Abby Schill, sophomore, believes this collaboration would be beneficial.

“If you have a person in the government saying ‘I don’t want that; they don’t want that’ it would help our voice be heard,” Schill said.

“The whole idea is that we will meet more regularly … We have similar interests,” Shah said. “He has interests in education moving forward.”

John Jacobson, social studies department chair, feels strongly about state legislature addressing education concerns.

“The state legislature operates in a manner that’s quite frankly hostile towards public education … the Shorewood School District functions in a way that’s healthy for public education,” Jacobson said. “I hope that they’ll listen to us and I hope that they will start to function in a way that’s more responsible for educating children.”

Shah and Bowen have met once and had preliminary discussion about collaboration.

“We met originally to combat some of the stuff that’s coming out of our state legislature currently,” Shah said. “We talked about things that he wants to push forward that Shorewood I think would be interested in.”

Such items included the future of the Chapter 220 program and restorative justice.
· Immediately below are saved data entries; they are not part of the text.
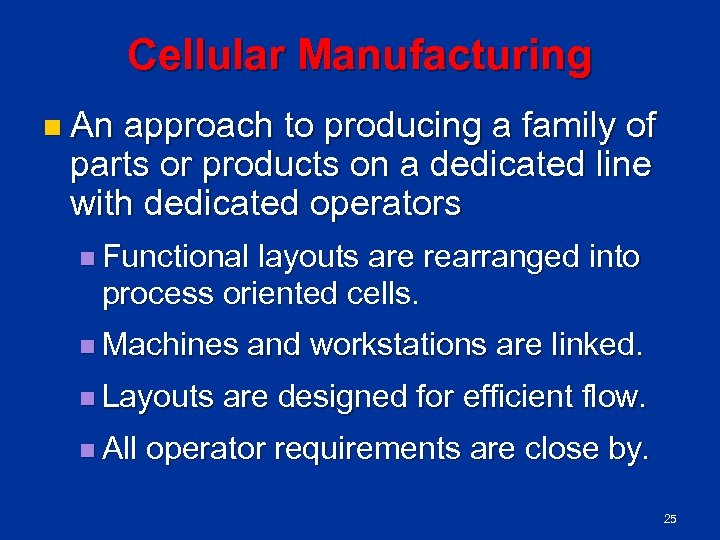 Cellular Manufacturing

An approach to producing a family of parts or products on a dedicated line with dedicated operators

Functional layouts are rearranged into process oriented cells.

Machines and workstations are linked.

Layouts are designed for efficient flow.

All operator requirements are close by.

25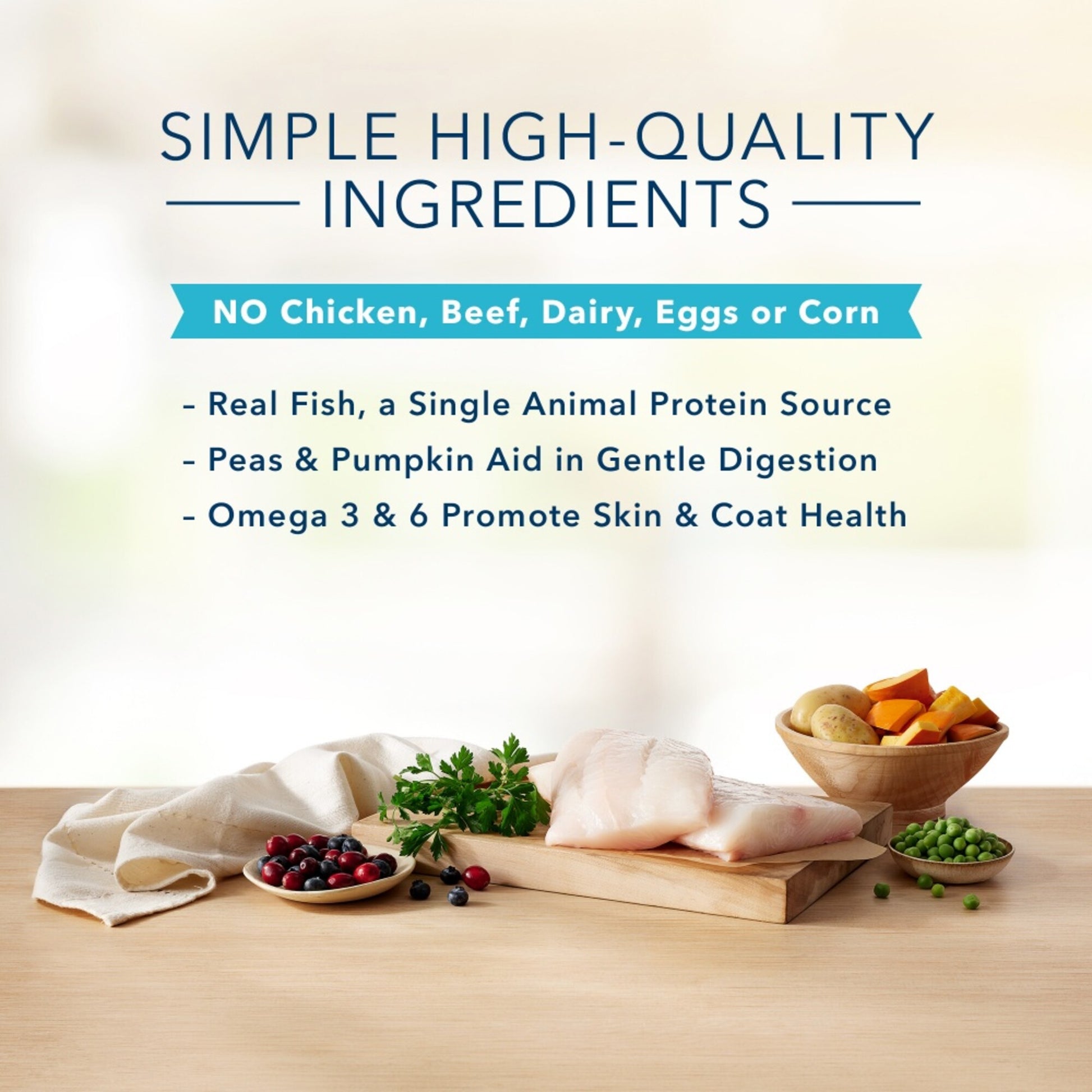 SIMPLE HIGH-QUALITY INGREDIENTS

NO Chicken, Beef, Dairy, Eggs or Corn

– Real Fish, a Single Animal Protein Source
– Peas & Pumpkin Aid in Gentle Digestion
– Omega 3 & 6 Promote Skin & Coat Health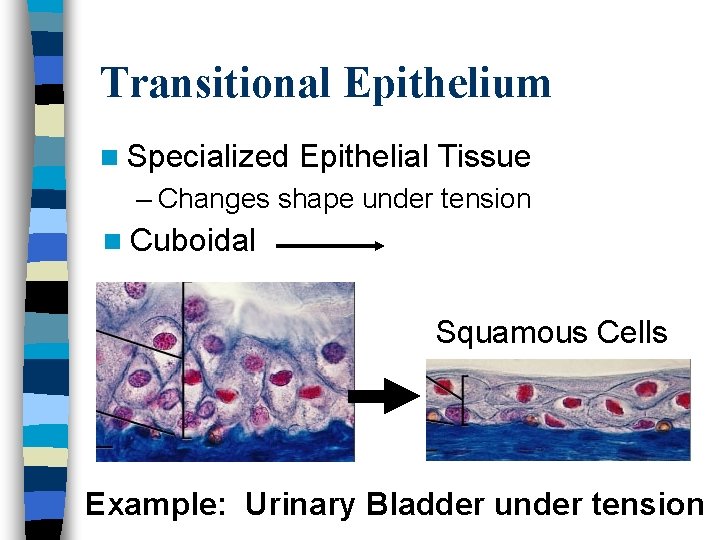 Transitional Epithelium

Specialized Epithelial Tissue
– Changes shape under tension

Cuboidal

Squamous Cells

Example: Urinary Bladder under tension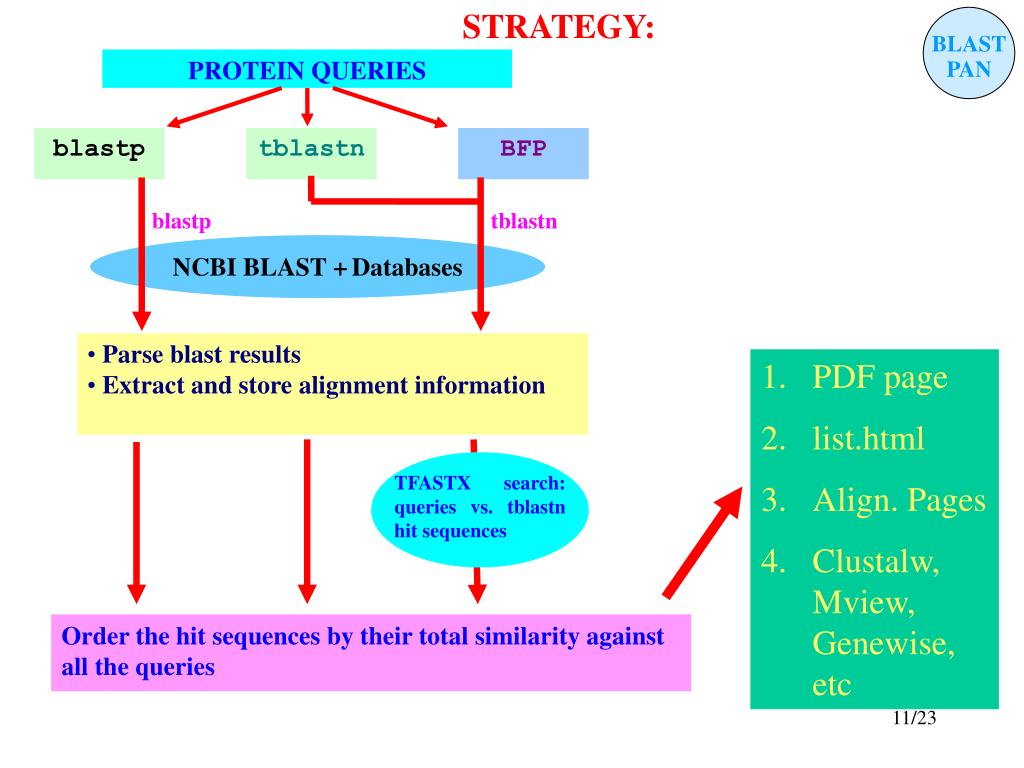 STRATEGY:

BLAST PAN

PROTEIN QUERIES

blastp

tblastn

BFP

blastp

tblastn

NCBI BLAST + Databases

• Parse blast results
• Extract and store alignment information

TFASTX search: queries vs. tblastn hit sequences

Order the hit sequences by their total similarity against all the queries

1. PDF page
2. list.html
3. Align. Pages
4. Clustalw, Mview, Genewise, etc

11/23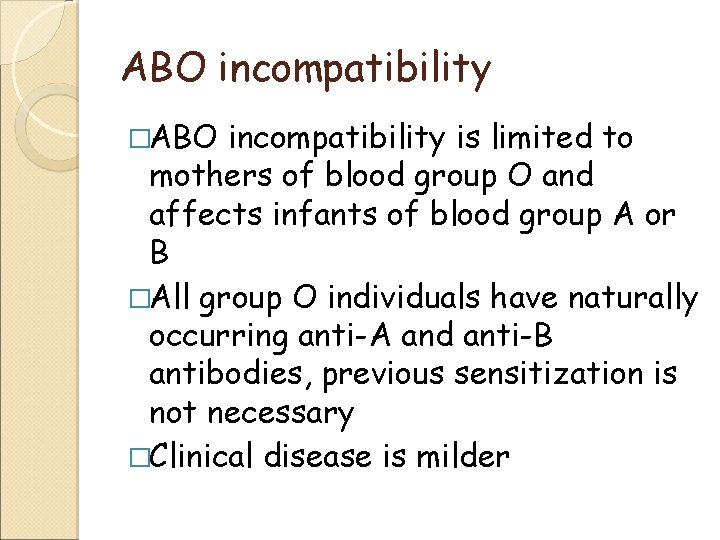 ABO incompatibility

□ABO incompatibility is limited to mothers of blood group O and affects infants of blood group A or B

□All group O individuals have naturally occurring anti-A and anti-B antibodies, previous sensitization is not necessary

□Clinical disease is milder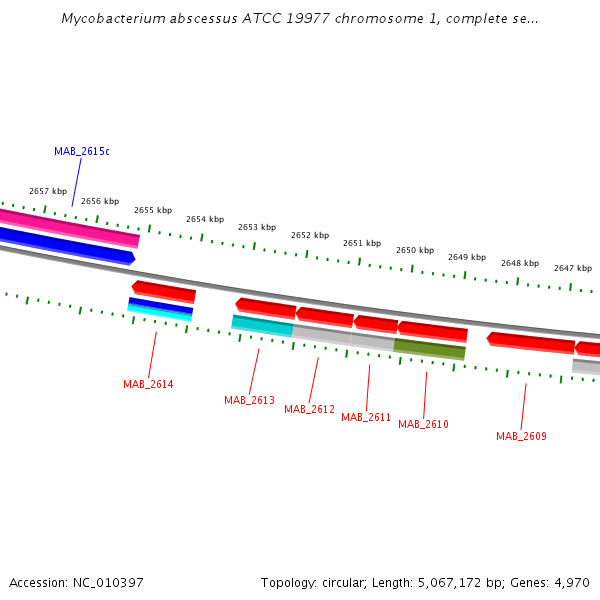 Mycobacterium abscessus ATCC 19977 chromosome 1, complete se...

MAB_2615c

2657 kbp
2656 kbp
2655 kbp
2654 kbp
2653 kbp
2652 kbp
2651 kbp
2650 kbp
2649 kbp
2648 kbp
2647 kbp

MAB_2614
MAB_2613
MAB_2612
MAB_2611
MAB_2610
MAB_2609

Accession: NC_010397

Topology: circular; Length: 5,067,172 bp; Genes: 4,970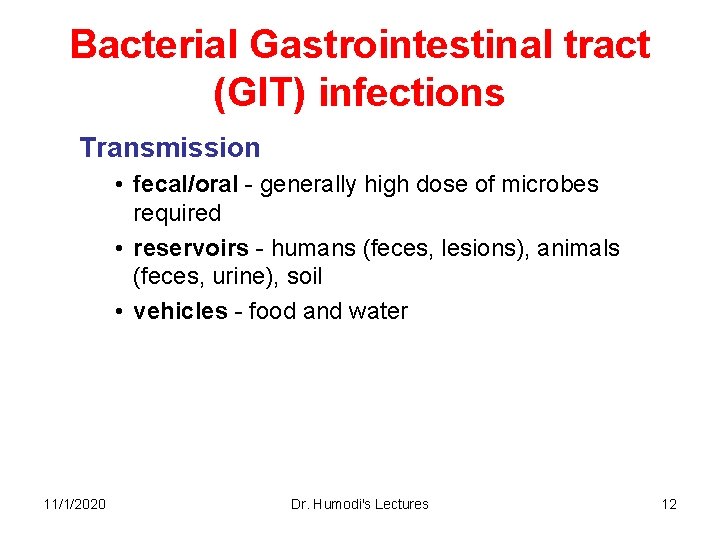 Bacterial Gastrointestinal tract (GIT) infections

Transmission

• fecal/oral - generally high dose of microbes required

• reservoirs - humans (feces, lesions), animals (feces, urine), soil

• vehicles - food and water

11/1/2020

Dr. Humodi's Lectures

12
Rep. Bowen would like to draw from Shorewood’s experiences to further his plans for legislation.

“Shorewood is one of the few school districts in Wisconsin that has taken [restorative justice] on,” Shah said. “He would want to have more conversations about us: ways that we’ve implemented, things that we’ve seen.”

Overall, Shah believes this will be a program that will develop to become something effective.

“We just saw this as two groups – school board and him – thinking about ways we can work together to move legislation forward that benefits us,” Shah said.

Schill agrees.

“It would be beneficial to have someone from the state legislature helping our school, and school board and school district get our views into the state legislature,” Schill said.

Jacobson believes the school board can be very effective.

“The current state legislature needs all the advice it can get from the voices that are quite loud on the Shorewood School Board,” Jacobson said.

Shah agrees.

“We’re a small district but we can be very vocal,” Shah said. “We’re a kind of community that if we felt very strongly about something we could mobilize very quickly … that’s something he’s interested in.”